Safety concerns fuel consumer desire for IoT (Survey)

Connected devices seen as a way to relieve Canadians' anxieties

Canadians have a strong appetite for connected devices, fuelled by concerns on the home front, according to a survey by Primus and Ryerson University’s DMZ. (Part of the survey was released in May, but a second wave of data was made available exclusively to Marketing.)

Most Canadians (92%) are preoccupied with home security, family wellbeing and tending to loved ones’ needs. In fact, 60% express concern about home security while on vacation, 59% worry they left a door unlocked, and 55% are anxious about a home break-in.

The survey also found 67% of parents worry about their children being at home alone; 43% expressed concern about their aging parents; and 62% of pet owners said they are concerned about pets when they are out of the house.

According to Primus, the results suggest there is strong potential for connected devices and the Internet of Things to alleviate many of Canadians’ daily anxieties.

“Household safety is one of the top concerns for an overwhelming majority of Canadians… and the Internet of Things gives [consumers] a tremendous amount of remote monitoring capability through connected devices both in the home and through their smartphones,” said Bradley Fisher, SVP and product strategy leader at Primus.

In terms of what types of connected devices consumers want, the survey found 80% of respondents are seeking in-home safety devices (such as connected smoke and carbon monoxide detectors) and 76% are interested in home energy saving tools. Almost three-quarters (71%) are seeking fun and games, such as home entertainment systems, in their connected devices; and 63% desire in-home-security monitoring devices.

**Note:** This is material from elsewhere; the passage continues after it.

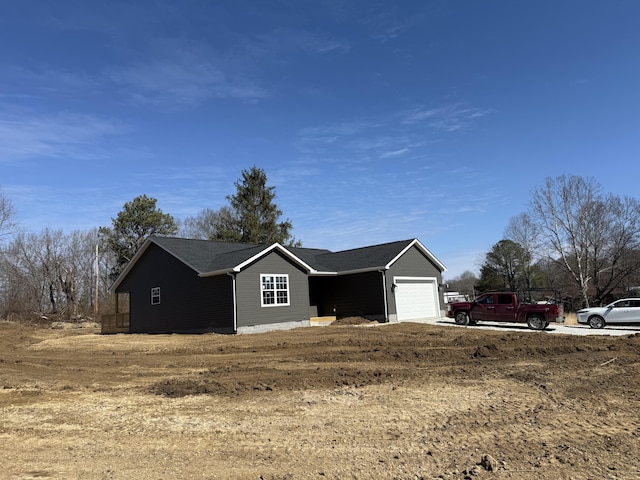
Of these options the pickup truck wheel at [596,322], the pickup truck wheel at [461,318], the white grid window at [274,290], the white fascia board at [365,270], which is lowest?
the pickup truck wheel at [596,322]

Consumers are also ready to welcome devices that create a “connected car” (56%), enable remote access to in-home appliances (53%), or help them track their fitness (52%). Among Canadians with children under 18 at home, over half (57%) are interested in child monitoring devices such as watches or wristbands.

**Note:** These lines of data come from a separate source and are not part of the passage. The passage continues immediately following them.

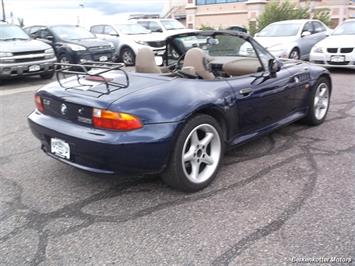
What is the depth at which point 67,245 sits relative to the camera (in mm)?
2727

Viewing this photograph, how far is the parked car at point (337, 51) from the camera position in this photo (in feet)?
32.9

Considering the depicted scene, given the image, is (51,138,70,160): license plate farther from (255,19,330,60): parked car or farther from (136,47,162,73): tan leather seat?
(255,19,330,60): parked car

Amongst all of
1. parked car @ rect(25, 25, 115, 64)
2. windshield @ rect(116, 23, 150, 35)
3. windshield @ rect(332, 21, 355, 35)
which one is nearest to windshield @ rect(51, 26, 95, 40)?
parked car @ rect(25, 25, 115, 64)

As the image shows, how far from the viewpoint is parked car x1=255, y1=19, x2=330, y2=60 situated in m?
11.3

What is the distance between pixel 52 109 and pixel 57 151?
41 cm

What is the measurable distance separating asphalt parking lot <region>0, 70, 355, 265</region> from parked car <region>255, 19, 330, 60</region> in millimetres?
7267

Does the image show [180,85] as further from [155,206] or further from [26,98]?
[26,98]

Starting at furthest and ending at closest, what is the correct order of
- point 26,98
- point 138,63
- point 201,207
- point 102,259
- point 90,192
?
point 26,98
point 138,63
point 90,192
point 201,207
point 102,259

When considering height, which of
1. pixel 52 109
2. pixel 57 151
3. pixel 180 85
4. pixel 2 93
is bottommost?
pixel 2 93

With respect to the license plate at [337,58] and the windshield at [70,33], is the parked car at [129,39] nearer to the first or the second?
the windshield at [70,33]

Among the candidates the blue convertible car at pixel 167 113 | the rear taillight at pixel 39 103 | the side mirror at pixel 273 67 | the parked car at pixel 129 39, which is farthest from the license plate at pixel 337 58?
the rear taillight at pixel 39 103

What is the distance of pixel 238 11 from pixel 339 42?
936 inches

In the survey results released in May, 44% of Canadians said they are somewhat or very likely to adopt connected devices in the next two years, and within five years, interest jumps to 63%. Among Canadians who already own connected devices, 14% have a connected home entertainment device, 9% have a connected fitness devices, and 7% have installed a connected smoke or carbon monoxide detector.

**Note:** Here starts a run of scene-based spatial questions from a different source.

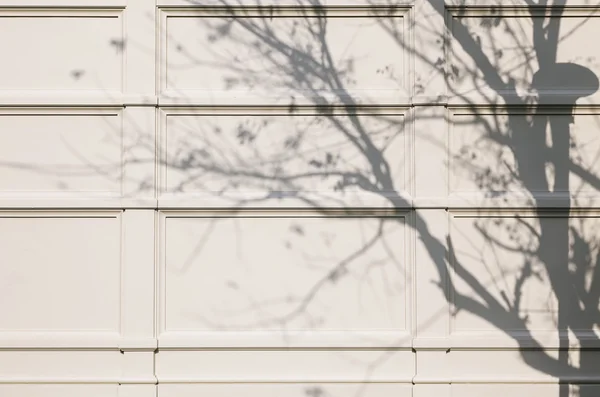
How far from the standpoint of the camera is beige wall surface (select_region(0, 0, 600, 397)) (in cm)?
589

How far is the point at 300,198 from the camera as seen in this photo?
19.4ft

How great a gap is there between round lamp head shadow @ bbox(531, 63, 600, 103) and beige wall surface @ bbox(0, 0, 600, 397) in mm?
16

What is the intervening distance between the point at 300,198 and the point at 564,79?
94.3 inches

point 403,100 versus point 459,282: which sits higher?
point 403,100

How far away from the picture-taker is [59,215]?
A: 5.92m

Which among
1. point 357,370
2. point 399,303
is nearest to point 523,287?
point 399,303

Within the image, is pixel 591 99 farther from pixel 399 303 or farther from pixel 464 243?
pixel 399 303

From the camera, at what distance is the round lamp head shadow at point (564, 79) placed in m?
5.97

Looking ahead, Fisher said some of these solutions would become the default in new home construction or become mandatory in automotive insurance, for vehicle tracking and recovery.

“Industry, home developers and automotive manufacturers are starting to imbed some of these solutions in our everyday objects and buildings… and the benefits at that point become more widespread,” said Fisher.

“They become mass market in a way that the consumer doesn’t need to purchase additional equipment. They’re able to interact with and benefit from the imbedded Internet of Things through their own smartphone.”